Starting on January 1, active duty troops, most reservists and civilian government employees will be able to contribute up to $18,500 a year to their TSP accounts -- that’s $500 more than in 2017. Employees over 50 years old can also contribute an additional $5,000 a year in "catch-up" contributions.
The TSP is a Federal Government-sponsored retirement savings and investment plan.
TSP Has Many Different Investment Options
The TSP has 5 different funds members can contribute to:
- the "C Fund" - stocks which are in the S&P 500 index
- the "S Fund" - stocks of U.S. companies not included in the S&P 500 Index.
- the "I Fund" - international stocks
- the "F Fund" - corporate bonds
- the "G Fund" - government securities such as Treasury bills
Some of these funds are risky, meaning that while you may make a lot of money on them, you could also lose a lot of money, just like poker night after payday. Some funds are conservative, slow and steady, but smaller gains.
There are also Lifecycle or "L Funds," which are made of differing mixes of the five different funds. The mix of these funds changes based on your retirement age.
Currently the TSP offers the L2020, L2030, L2040, and L2050 funds. These are designed for someone retiring in each of those years. The L Funds make it easy to invest your money without having to be a wizard investor.
The TSP also has a conventional and Roth investment option. The conventional option allows you to deduct your contributions from your income when you pay taxes now, and pay taxes on any interest earned later when you take the money out in retirement.
Under the Roth option you take no tax deduction now, but have tax-free withdrawals and interest when you remove the money after retirement.
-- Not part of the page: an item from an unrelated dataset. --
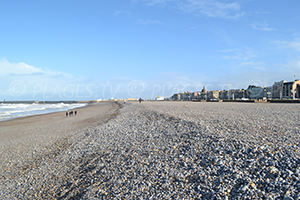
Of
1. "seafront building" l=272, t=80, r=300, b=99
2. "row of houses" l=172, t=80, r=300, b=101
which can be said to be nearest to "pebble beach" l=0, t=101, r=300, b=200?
"row of houses" l=172, t=80, r=300, b=101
Usually Roth is considered a better deal.
TSP For The Military
All active military members and some ready reserve members may contribute to the TSP program.
In January 2018 the Blended Retirement System (BRS) will begin for new service members. Current members who have less than 12 years active service will have the option of enrolling in the BRS.
All service members under the BRS will automatically be enrolled to contribute 3 percent of their base pay to the TSP (they can change this at any time). BRS participants will also get a new TSP matching contribution of 1 percent of their base pay from the government. For an E-5 with 6 years this will be around $340 a year.
After 2 years, the government's matching contribution will go up to 5 percent of your base pay. That means if you contribute 5 percent or more of your base pay to the TSP, the government will put in another 5 percent. With the matching funds component of the BRS your savings can be automatically doubled.
TSP After You Leave The Military
The beauty of the TSP is that you can take it with you when you leave the military. You don't have to be a lifer to get a retirement benefit anymore. Yes, you are limited on what you can do with your TSP money, usually you can't take it out until you retire unless you get a loan from it - take the money out and pay it back in 5 years (or 15 years if you use it to buy a house).
You can also take your money out of the TSP and put it into a different retirement plan. If you get a government job after you leave the service you can continue putting money into the TSP account.
If you take it out for any other reason you may have a tax penalty.
Most financial experts agree that you should enroll in the TSP or a similar retirement plan as soon as you are eligible, and you should contribute as much money as possible towards your future retirement.